A carer got almost £6,000 in benefits he was not entitled to after receiving a £31,000 inheritance, a court was told.
Michael Davies (59) was claiming income support when he was looking after his friend David Stott, who he lived with. The cheque for the £31,000 was paid into Mr Stott's account, but meant Davies had more than the allowed amount of capital, Burnley magistrates heard.
The defendant, who has learning difficulties, fought back tears as the hearing was told he had not been sleeping due to worry over the case. He had no previous convictions.
Davies, of Garden Street in Nelson, admitted making a false statement to obtain a benefit. He was given an 18-month conditional discharge by the Bench, who said they accepted there was a lack of intent and that he had filled in the form to the best of his ability. The defendant must pay £85 costs and a £20 victim surcharge.
Mrs Alex Mann, prosecuting, told the court Davies had been claiming income support from 2013 up until the end of last year.

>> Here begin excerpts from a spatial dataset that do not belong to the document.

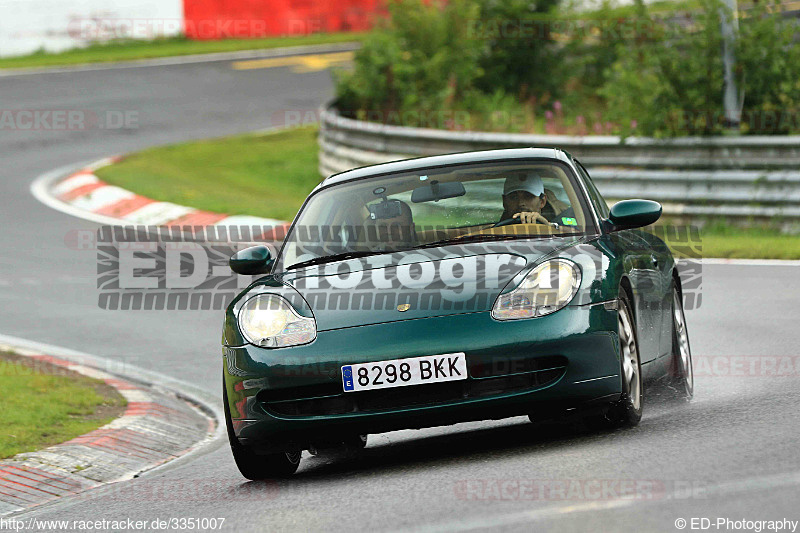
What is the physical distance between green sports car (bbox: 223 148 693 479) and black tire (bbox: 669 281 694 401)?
0.55 meters

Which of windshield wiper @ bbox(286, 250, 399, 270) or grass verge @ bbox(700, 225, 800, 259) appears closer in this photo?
windshield wiper @ bbox(286, 250, 399, 270)

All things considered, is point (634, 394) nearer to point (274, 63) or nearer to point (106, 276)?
point (106, 276)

She continued: "He had several joint accounts with Mr Stott. The defendant disclosed all accounts and finances back in 2013. The problem is down to an inheritance, which was actually paid into Mr Stott's account. It seems it took the capital the defendant had access to over the allowed amount.
"We are certainly not saying it was done deliberately," she added. "The money will be recovered."
Mr John Rusius, defending, said Davies had worked all his life, but he gave up to look after his friend after his friend became ill. He had learning difficulties and really relied on his friend to do all the paperwork. His friend had, sadly, died.
The solicitor continued: "He is now paying the money back at so much a week. It's a shame really that this gentlemen ends up with a criminal conviction and that upsets him more than anything else. He hasn't been sleeping and has been very worried about coming to court."